A victory for the coalition in the Centre County Court of Common Pleas was overturned earlier this year by Commonwealth Court, which ruled it had not appealed early enough in the approval process. In November the state Supreme Court denied the residents' petition for appeal. During the summer and early fall protestors camped out on the site before being evicted by the university in October. 

Members of the coalition, meanwhile, entered into talks with Toll Brothers and Penn State over potential alternate sites and in November, after two months of site study, the developer sent the university a letter of intent for its interest in the parcel on West College Avenue, also located in Ferguson Township. 

Coalition members have described Toll Brothers representatives as willing to work with them since proposing alternatives.

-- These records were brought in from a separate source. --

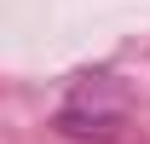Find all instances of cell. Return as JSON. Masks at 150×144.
Here are the masks:
<instances>
[{
	"instance_id": "6da1fadb",
	"label": "cell",
	"mask_w": 150,
	"mask_h": 144,
	"mask_svg": "<svg viewBox=\"0 0 150 144\" xmlns=\"http://www.w3.org/2000/svg\"><path fill=\"white\" fill-rule=\"evenodd\" d=\"M58 133L110 144V138H121V115L115 109H58Z\"/></svg>"
}]
</instances>
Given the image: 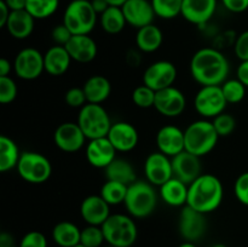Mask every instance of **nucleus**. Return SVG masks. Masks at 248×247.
<instances>
[{
  "mask_svg": "<svg viewBox=\"0 0 248 247\" xmlns=\"http://www.w3.org/2000/svg\"><path fill=\"white\" fill-rule=\"evenodd\" d=\"M189 69L193 79L201 86H220L229 77L230 64L220 51L203 47L194 53Z\"/></svg>",
  "mask_w": 248,
  "mask_h": 247,
  "instance_id": "nucleus-1",
  "label": "nucleus"
},
{
  "mask_svg": "<svg viewBox=\"0 0 248 247\" xmlns=\"http://www.w3.org/2000/svg\"><path fill=\"white\" fill-rule=\"evenodd\" d=\"M224 198V186L215 174L202 173L189 184L186 205L207 215L217 210Z\"/></svg>",
  "mask_w": 248,
  "mask_h": 247,
  "instance_id": "nucleus-2",
  "label": "nucleus"
},
{
  "mask_svg": "<svg viewBox=\"0 0 248 247\" xmlns=\"http://www.w3.org/2000/svg\"><path fill=\"white\" fill-rule=\"evenodd\" d=\"M157 199V193L153 184L148 181H136L128 185L124 205L131 217L140 219L154 213Z\"/></svg>",
  "mask_w": 248,
  "mask_h": 247,
  "instance_id": "nucleus-3",
  "label": "nucleus"
},
{
  "mask_svg": "<svg viewBox=\"0 0 248 247\" xmlns=\"http://www.w3.org/2000/svg\"><path fill=\"white\" fill-rule=\"evenodd\" d=\"M218 138L219 136L212 121L206 119L193 121L184 130L186 150L200 157L210 154L215 149L218 143Z\"/></svg>",
  "mask_w": 248,
  "mask_h": 247,
  "instance_id": "nucleus-4",
  "label": "nucleus"
},
{
  "mask_svg": "<svg viewBox=\"0 0 248 247\" xmlns=\"http://www.w3.org/2000/svg\"><path fill=\"white\" fill-rule=\"evenodd\" d=\"M97 16L90 0H72L65 7L62 23L73 35H90L96 27Z\"/></svg>",
  "mask_w": 248,
  "mask_h": 247,
  "instance_id": "nucleus-5",
  "label": "nucleus"
},
{
  "mask_svg": "<svg viewBox=\"0 0 248 247\" xmlns=\"http://www.w3.org/2000/svg\"><path fill=\"white\" fill-rule=\"evenodd\" d=\"M106 241L111 247H131L138 236V229L133 217L123 213L109 216L102 224Z\"/></svg>",
  "mask_w": 248,
  "mask_h": 247,
  "instance_id": "nucleus-6",
  "label": "nucleus"
},
{
  "mask_svg": "<svg viewBox=\"0 0 248 247\" xmlns=\"http://www.w3.org/2000/svg\"><path fill=\"white\" fill-rule=\"evenodd\" d=\"M78 124L89 140L107 137L111 123L108 111L102 104L86 103L80 108L78 114Z\"/></svg>",
  "mask_w": 248,
  "mask_h": 247,
  "instance_id": "nucleus-7",
  "label": "nucleus"
},
{
  "mask_svg": "<svg viewBox=\"0 0 248 247\" xmlns=\"http://www.w3.org/2000/svg\"><path fill=\"white\" fill-rule=\"evenodd\" d=\"M16 170L18 176L31 184L45 183L52 174L50 160L36 152H22Z\"/></svg>",
  "mask_w": 248,
  "mask_h": 247,
  "instance_id": "nucleus-8",
  "label": "nucleus"
},
{
  "mask_svg": "<svg viewBox=\"0 0 248 247\" xmlns=\"http://www.w3.org/2000/svg\"><path fill=\"white\" fill-rule=\"evenodd\" d=\"M228 103L220 86H201L194 98V107L202 118H216L224 113Z\"/></svg>",
  "mask_w": 248,
  "mask_h": 247,
  "instance_id": "nucleus-9",
  "label": "nucleus"
},
{
  "mask_svg": "<svg viewBox=\"0 0 248 247\" xmlns=\"http://www.w3.org/2000/svg\"><path fill=\"white\" fill-rule=\"evenodd\" d=\"M14 72L22 80H35L45 72L44 55L34 47L19 51L14 60Z\"/></svg>",
  "mask_w": 248,
  "mask_h": 247,
  "instance_id": "nucleus-10",
  "label": "nucleus"
},
{
  "mask_svg": "<svg viewBox=\"0 0 248 247\" xmlns=\"http://www.w3.org/2000/svg\"><path fill=\"white\" fill-rule=\"evenodd\" d=\"M177 68L170 61H156L147 67L143 73V84L154 91L173 86L177 79Z\"/></svg>",
  "mask_w": 248,
  "mask_h": 247,
  "instance_id": "nucleus-11",
  "label": "nucleus"
},
{
  "mask_svg": "<svg viewBox=\"0 0 248 247\" xmlns=\"http://www.w3.org/2000/svg\"><path fill=\"white\" fill-rule=\"evenodd\" d=\"M205 216L188 205L182 207L178 219V230L186 241L195 242L205 235L207 229Z\"/></svg>",
  "mask_w": 248,
  "mask_h": 247,
  "instance_id": "nucleus-12",
  "label": "nucleus"
},
{
  "mask_svg": "<svg viewBox=\"0 0 248 247\" xmlns=\"http://www.w3.org/2000/svg\"><path fill=\"white\" fill-rule=\"evenodd\" d=\"M186 107V94L174 86L156 91L154 108L159 114L166 118H177Z\"/></svg>",
  "mask_w": 248,
  "mask_h": 247,
  "instance_id": "nucleus-13",
  "label": "nucleus"
},
{
  "mask_svg": "<svg viewBox=\"0 0 248 247\" xmlns=\"http://www.w3.org/2000/svg\"><path fill=\"white\" fill-rule=\"evenodd\" d=\"M145 178L154 186H161L173 177L172 160L161 152H154L147 156L144 161Z\"/></svg>",
  "mask_w": 248,
  "mask_h": 247,
  "instance_id": "nucleus-14",
  "label": "nucleus"
},
{
  "mask_svg": "<svg viewBox=\"0 0 248 247\" xmlns=\"http://www.w3.org/2000/svg\"><path fill=\"white\" fill-rule=\"evenodd\" d=\"M84 135L78 123H63L58 126L53 133V142L56 147L64 153L79 152L86 143Z\"/></svg>",
  "mask_w": 248,
  "mask_h": 247,
  "instance_id": "nucleus-15",
  "label": "nucleus"
},
{
  "mask_svg": "<svg viewBox=\"0 0 248 247\" xmlns=\"http://www.w3.org/2000/svg\"><path fill=\"white\" fill-rule=\"evenodd\" d=\"M171 160L173 177L184 182L188 185L202 174V165H201L200 156H196L186 150H183L176 156L171 157Z\"/></svg>",
  "mask_w": 248,
  "mask_h": 247,
  "instance_id": "nucleus-16",
  "label": "nucleus"
},
{
  "mask_svg": "<svg viewBox=\"0 0 248 247\" xmlns=\"http://www.w3.org/2000/svg\"><path fill=\"white\" fill-rule=\"evenodd\" d=\"M121 9L127 24L137 29L152 24L156 17L150 0H127Z\"/></svg>",
  "mask_w": 248,
  "mask_h": 247,
  "instance_id": "nucleus-17",
  "label": "nucleus"
},
{
  "mask_svg": "<svg viewBox=\"0 0 248 247\" xmlns=\"http://www.w3.org/2000/svg\"><path fill=\"white\" fill-rule=\"evenodd\" d=\"M108 139L116 149V152L127 153L135 149L140 140L138 131L132 124L126 121H118L111 125L108 132Z\"/></svg>",
  "mask_w": 248,
  "mask_h": 247,
  "instance_id": "nucleus-18",
  "label": "nucleus"
},
{
  "mask_svg": "<svg viewBox=\"0 0 248 247\" xmlns=\"http://www.w3.org/2000/svg\"><path fill=\"white\" fill-rule=\"evenodd\" d=\"M86 159L96 169H106L116 159V149L108 137L89 140L86 145Z\"/></svg>",
  "mask_w": 248,
  "mask_h": 247,
  "instance_id": "nucleus-19",
  "label": "nucleus"
},
{
  "mask_svg": "<svg viewBox=\"0 0 248 247\" xmlns=\"http://www.w3.org/2000/svg\"><path fill=\"white\" fill-rule=\"evenodd\" d=\"M217 0H183L182 15L189 23L202 26L216 14Z\"/></svg>",
  "mask_w": 248,
  "mask_h": 247,
  "instance_id": "nucleus-20",
  "label": "nucleus"
},
{
  "mask_svg": "<svg viewBox=\"0 0 248 247\" xmlns=\"http://www.w3.org/2000/svg\"><path fill=\"white\" fill-rule=\"evenodd\" d=\"M80 215L87 225L102 227L111 215L110 205L101 195H89L80 205Z\"/></svg>",
  "mask_w": 248,
  "mask_h": 247,
  "instance_id": "nucleus-21",
  "label": "nucleus"
},
{
  "mask_svg": "<svg viewBox=\"0 0 248 247\" xmlns=\"http://www.w3.org/2000/svg\"><path fill=\"white\" fill-rule=\"evenodd\" d=\"M156 147L159 152L170 157L186 150L184 131L174 125L162 126L156 133Z\"/></svg>",
  "mask_w": 248,
  "mask_h": 247,
  "instance_id": "nucleus-22",
  "label": "nucleus"
},
{
  "mask_svg": "<svg viewBox=\"0 0 248 247\" xmlns=\"http://www.w3.org/2000/svg\"><path fill=\"white\" fill-rule=\"evenodd\" d=\"M64 47L78 63L92 62L98 53V46L90 35H73Z\"/></svg>",
  "mask_w": 248,
  "mask_h": 247,
  "instance_id": "nucleus-23",
  "label": "nucleus"
},
{
  "mask_svg": "<svg viewBox=\"0 0 248 247\" xmlns=\"http://www.w3.org/2000/svg\"><path fill=\"white\" fill-rule=\"evenodd\" d=\"M72 57L64 46L55 45L44 53L45 72L52 77H61L69 69Z\"/></svg>",
  "mask_w": 248,
  "mask_h": 247,
  "instance_id": "nucleus-24",
  "label": "nucleus"
},
{
  "mask_svg": "<svg viewBox=\"0 0 248 247\" xmlns=\"http://www.w3.org/2000/svg\"><path fill=\"white\" fill-rule=\"evenodd\" d=\"M35 18L27 10L11 11L5 26L7 33L17 40H24L31 35L34 31Z\"/></svg>",
  "mask_w": 248,
  "mask_h": 247,
  "instance_id": "nucleus-25",
  "label": "nucleus"
},
{
  "mask_svg": "<svg viewBox=\"0 0 248 247\" xmlns=\"http://www.w3.org/2000/svg\"><path fill=\"white\" fill-rule=\"evenodd\" d=\"M159 195L165 203L172 207H183L188 201V190L189 185L184 182L179 181L176 177L159 186Z\"/></svg>",
  "mask_w": 248,
  "mask_h": 247,
  "instance_id": "nucleus-26",
  "label": "nucleus"
},
{
  "mask_svg": "<svg viewBox=\"0 0 248 247\" xmlns=\"http://www.w3.org/2000/svg\"><path fill=\"white\" fill-rule=\"evenodd\" d=\"M87 103L102 104L111 93V84L103 75H92L85 81L84 86Z\"/></svg>",
  "mask_w": 248,
  "mask_h": 247,
  "instance_id": "nucleus-27",
  "label": "nucleus"
},
{
  "mask_svg": "<svg viewBox=\"0 0 248 247\" xmlns=\"http://www.w3.org/2000/svg\"><path fill=\"white\" fill-rule=\"evenodd\" d=\"M164 41V34L161 29L154 23L137 29L136 35V45L142 52L152 53L160 48Z\"/></svg>",
  "mask_w": 248,
  "mask_h": 247,
  "instance_id": "nucleus-28",
  "label": "nucleus"
},
{
  "mask_svg": "<svg viewBox=\"0 0 248 247\" xmlns=\"http://www.w3.org/2000/svg\"><path fill=\"white\" fill-rule=\"evenodd\" d=\"M81 230L74 223L63 220L52 229V240L60 247H74L80 244Z\"/></svg>",
  "mask_w": 248,
  "mask_h": 247,
  "instance_id": "nucleus-29",
  "label": "nucleus"
},
{
  "mask_svg": "<svg viewBox=\"0 0 248 247\" xmlns=\"http://www.w3.org/2000/svg\"><path fill=\"white\" fill-rule=\"evenodd\" d=\"M106 171V177L109 181H116L120 183L130 185L133 182L137 181L136 177V171L132 165L125 159L116 157L109 166L104 169Z\"/></svg>",
  "mask_w": 248,
  "mask_h": 247,
  "instance_id": "nucleus-30",
  "label": "nucleus"
},
{
  "mask_svg": "<svg viewBox=\"0 0 248 247\" xmlns=\"http://www.w3.org/2000/svg\"><path fill=\"white\" fill-rule=\"evenodd\" d=\"M22 153L19 152L18 145L7 136L0 137V172L10 171L17 167Z\"/></svg>",
  "mask_w": 248,
  "mask_h": 247,
  "instance_id": "nucleus-31",
  "label": "nucleus"
},
{
  "mask_svg": "<svg viewBox=\"0 0 248 247\" xmlns=\"http://www.w3.org/2000/svg\"><path fill=\"white\" fill-rule=\"evenodd\" d=\"M99 24L106 33L115 35L124 31L127 22L121 7L109 6L103 14L99 15Z\"/></svg>",
  "mask_w": 248,
  "mask_h": 247,
  "instance_id": "nucleus-32",
  "label": "nucleus"
},
{
  "mask_svg": "<svg viewBox=\"0 0 248 247\" xmlns=\"http://www.w3.org/2000/svg\"><path fill=\"white\" fill-rule=\"evenodd\" d=\"M127 188L128 185H126V184L107 179L106 183L102 185L101 194L99 195L110 206L120 205V203H124V201H125L126 194H127Z\"/></svg>",
  "mask_w": 248,
  "mask_h": 247,
  "instance_id": "nucleus-33",
  "label": "nucleus"
},
{
  "mask_svg": "<svg viewBox=\"0 0 248 247\" xmlns=\"http://www.w3.org/2000/svg\"><path fill=\"white\" fill-rule=\"evenodd\" d=\"M60 6V0H27L26 10L35 19H45L52 16Z\"/></svg>",
  "mask_w": 248,
  "mask_h": 247,
  "instance_id": "nucleus-34",
  "label": "nucleus"
},
{
  "mask_svg": "<svg viewBox=\"0 0 248 247\" xmlns=\"http://www.w3.org/2000/svg\"><path fill=\"white\" fill-rule=\"evenodd\" d=\"M156 17L162 19H173L182 15L183 0H150Z\"/></svg>",
  "mask_w": 248,
  "mask_h": 247,
  "instance_id": "nucleus-35",
  "label": "nucleus"
},
{
  "mask_svg": "<svg viewBox=\"0 0 248 247\" xmlns=\"http://www.w3.org/2000/svg\"><path fill=\"white\" fill-rule=\"evenodd\" d=\"M222 91L228 104H237L244 101L247 87L237 77L227 79L222 85Z\"/></svg>",
  "mask_w": 248,
  "mask_h": 247,
  "instance_id": "nucleus-36",
  "label": "nucleus"
},
{
  "mask_svg": "<svg viewBox=\"0 0 248 247\" xmlns=\"http://www.w3.org/2000/svg\"><path fill=\"white\" fill-rule=\"evenodd\" d=\"M155 96H156V91L143 84L133 90L132 102L140 108H152V107H154L155 103Z\"/></svg>",
  "mask_w": 248,
  "mask_h": 247,
  "instance_id": "nucleus-37",
  "label": "nucleus"
},
{
  "mask_svg": "<svg viewBox=\"0 0 248 247\" xmlns=\"http://www.w3.org/2000/svg\"><path fill=\"white\" fill-rule=\"evenodd\" d=\"M106 241L102 227L98 225H87L81 229V239L80 244L86 247H101Z\"/></svg>",
  "mask_w": 248,
  "mask_h": 247,
  "instance_id": "nucleus-38",
  "label": "nucleus"
},
{
  "mask_svg": "<svg viewBox=\"0 0 248 247\" xmlns=\"http://www.w3.org/2000/svg\"><path fill=\"white\" fill-rule=\"evenodd\" d=\"M212 124L219 137L230 136L234 132L235 127H236V120H235L234 116L232 114L225 113V111L213 118Z\"/></svg>",
  "mask_w": 248,
  "mask_h": 247,
  "instance_id": "nucleus-39",
  "label": "nucleus"
},
{
  "mask_svg": "<svg viewBox=\"0 0 248 247\" xmlns=\"http://www.w3.org/2000/svg\"><path fill=\"white\" fill-rule=\"evenodd\" d=\"M17 92H18V89L14 79L10 77H0V103H12L16 99Z\"/></svg>",
  "mask_w": 248,
  "mask_h": 247,
  "instance_id": "nucleus-40",
  "label": "nucleus"
},
{
  "mask_svg": "<svg viewBox=\"0 0 248 247\" xmlns=\"http://www.w3.org/2000/svg\"><path fill=\"white\" fill-rule=\"evenodd\" d=\"M64 101L72 108H82L87 103L86 94L82 87H72L64 94Z\"/></svg>",
  "mask_w": 248,
  "mask_h": 247,
  "instance_id": "nucleus-41",
  "label": "nucleus"
},
{
  "mask_svg": "<svg viewBox=\"0 0 248 247\" xmlns=\"http://www.w3.org/2000/svg\"><path fill=\"white\" fill-rule=\"evenodd\" d=\"M234 193L240 203L248 206V171L241 173L236 178L234 184Z\"/></svg>",
  "mask_w": 248,
  "mask_h": 247,
  "instance_id": "nucleus-42",
  "label": "nucleus"
},
{
  "mask_svg": "<svg viewBox=\"0 0 248 247\" xmlns=\"http://www.w3.org/2000/svg\"><path fill=\"white\" fill-rule=\"evenodd\" d=\"M19 247H47V240L43 232L33 230L22 237Z\"/></svg>",
  "mask_w": 248,
  "mask_h": 247,
  "instance_id": "nucleus-43",
  "label": "nucleus"
},
{
  "mask_svg": "<svg viewBox=\"0 0 248 247\" xmlns=\"http://www.w3.org/2000/svg\"><path fill=\"white\" fill-rule=\"evenodd\" d=\"M234 52L241 62L248 61V31L239 34L234 44Z\"/></svg>",
  "mask_w": 248,
  "mask_h": 247,
  "instance_id": "nucleus-44",
  "label": "nucleus"
},
{
  "mask_svg": "<svg viewBox=\"0 0 248 247\" xmlns=\"http://www.w3.org/2000/svg\"><path fill=\"white\" fill-rule=\"evenodd\" d=\"M51 36H52V40L55 41L56 45L65 46L68 41L70 40V38L73 36L72 31L67 28L63 23L58 24L55 28L52 29V33H51Z\"/></svg>",
  "mask_w": 248,
  "mask_h": 247,
  "instance_id": "nucleus-45",
  "label": "nucleus"
},
{
  "mask_svg": "<svg viewBox=\"0 0 248 247\" xmlns=\"http://www.w3.org/2000/svg\"><path fill=\"white\" fill-rule=\"evenodd\" d=\"M228 11L232 14H241L248 10V0H222Z\"/></svg>",
  "mask_w": 248,
  "mask_h": 247,
  "instance_id": "nucleus-46",
  "label": "nucleus"
},
{
  "mask_svg": "<svg viewBox=\"0 0 248 247\" xmlns=\"http://www.w3.org/2000/svg\"><path fill=\"white\" fill-rule=\"evenodd\" d=\"M236 77L248 89V61H244L236 69Z\"/></svg>",
  "mask_w": 248,
  "mask_h": 247,
  "instance_id": "nucleus-47",
  "label": "nucleus"
},
{
  "mask_svg": "<svg viewBox=\"0 0 248 247\" xmlns=\"http://www.w3.org/2000/svg\"><path fill=\"white\" fill-rule=\"evenodd\" d=\"M10 14H11V10L5 4L4 0H1L0 1V28H5V26L7 23V19L10 17Z\"/></svg>",
  "mask_w": 248,
  "mask_h": 247,
  "instance_id": "nucleus-48",
  "label": "nucleus"
},
{
  "mask_svg": "<svg viewBox=\"0 0 248 247\" xmlns=\"http://www.w3.org/2000/svg\"><path fill=\"white\" fill-rule=\"evenodd\" d=\"M12 69H14V63L10 62L7 58H1L0 60V77H9Z\"/></svg>",
  "mask_w": 248,
  "mask_h": 247,
  "instance_id": "nucleus-49",
  "label": "nucleus"
},
{
  "mask_svg": "<svg viewBox=\"0 0 248 247\" xmlns=\"http://www.w3.org/2000/svg\"><path fill=\"white\" fill-rule=\"evenodd\" d=\"M5 4L9 6L11 11H19V10H26L27 0H4Z\"/></svg>",
  "mask_w": 248,
  "mask_h": 247,
  "instance_id": "nucleus-50",
  "label": "nucleus"
},
{
  "mask_svg": "<svg viewBox=\"0 0 248 247\" xmlns=\"http://www.w3.org/2000/svg\"><path fill=\"white\" fill-rule=\"evenodd\" d=\"M90 1H91L92 7H93V10L96 11L97 15H102L109 6H110L107 0H90Z\"/></svg>",
  "mask_w": 248,
  "mask_h": 247,
  "instance_id": "nucleus-51",
  "label": "nucleus"
},
{
  "mask_svg": "<svg viewBox=\"0 0 248 247\" xmlns=\"http://www.w3.org/2000/svg\"><path fill=\"white\" fill-rule=\"evenodd\" d=\"M0 247H15V240L9 232H1L0 235Z\"/></svg>",
  "mask_w": 248,
  "mask_h": 247,
  "instance_id": "nucleus-52",
  "label": "nucleus"
},
{
  "mask_svg": "<svg viewBox=\"0 0 248 247\" xmlns=\"http://www.w3.org/2000/svg\"><path fill=\"white\" fill-rule=\"evenodd\" d=\"M107 1H108V4L110 5V6L121 7L126 1H127V0H107Z\"/></svg>",
  "mask_w": 248,
  "mask_h": 247,
  "instance_id": "nucleus-53",
  "label": "nucleus"
},
{
  "mask_svg": "<svg viewBox=\"0 0 248 247\" xmlns=\"http://www.w3.org/2000/svg\"><path fill=\"white\" fill-rule=\"evenodd\" d=\"M178 247H196V245L191 241H184L183 244L179 245Z\"/></svg>",
  "mask_w": 248,
  "mask_h": 247,
  "instance_id": "nucleus-54",
  "label": "nucleus"
},
{
  "mask_svg": "<svg viewBox=\"0 0 248 247\" xmlns=\"http://www.w3.org/2000/svg\"><path fill=\"white\" fill-rule=\"evenodd\" d=\"M212 247H227V246H225V245H223V244H216V245H213Z\"/></svg>",
  "mask_w": 248,
  "mask_h": 247,
  "instance_id": "nucleus-55",
  "label": "nucleus"
},
{
  "mask_svg": "<svg viewBox=\"0 0 248 247\" xmlns=\"http://www.w3.org/2000/svg\"><path fill=\"white\" fill-rule=\"evenodd\" d=\"M74 247H86V246H84V245L79 244V245H77V246H74Z\"/></svg>",
  "mask_w": 248,
  "mask_h": 247,
  "instance_id": "nucleus-56",
  "label": "nucleus"
},
{
  "mask_svg": "<svg viewBox=\"0 0 248 247\" xmlns=\"http://www.w3.org/2000/svg\"><path fill=\"white\" fill-rule=\"evenodd\" d=\"M110 247H111V246H110Z\"/></svg>",
  "mask_w": 248,
  "mask_h": 247,
  "instance_id": "nucleus-57",
  "label": "nucleus"
}]
</instances>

Earlier this month, the coalition said in a press release that it proposed mediation with Toll Brothers, Ferguson Township and Penn State to work out the details of zoning and land use on the West College property. Penn State has refused to participate, according to the coalition.

The university said in a statement last week that it had received the developer's letter of intent for the alternative site but that since then "no additional information has been provided regarding the development plans and related impacts and there have been no formal discussions or negotiations with Toll Brothers on the West College parcel."

Hoover said the coalition believes the Whitehall Road land deal exemplifies Penn State's "record of buying ecologically-sensitive farmland at artificially low prices (or accepting land donations), holding the land as tax-exempt while upzoning to increase its sales value, and then selling it for massive profit and risky development."

Coalition Vice President Katherine Watt said Penn State's status allows it to escape the accountability to which both public and private institutions would be subjected.

“As a quasi-public, quasi-private corporation, it evades both public accountability through public elections of trustees, transparent, due-process decision procedures, and compliance with state Right to Know and ethics laws, and private corporate accountability through share issues, purchase and sale of shares by shareholders, and shareholder elections of governing directors,” Watt said.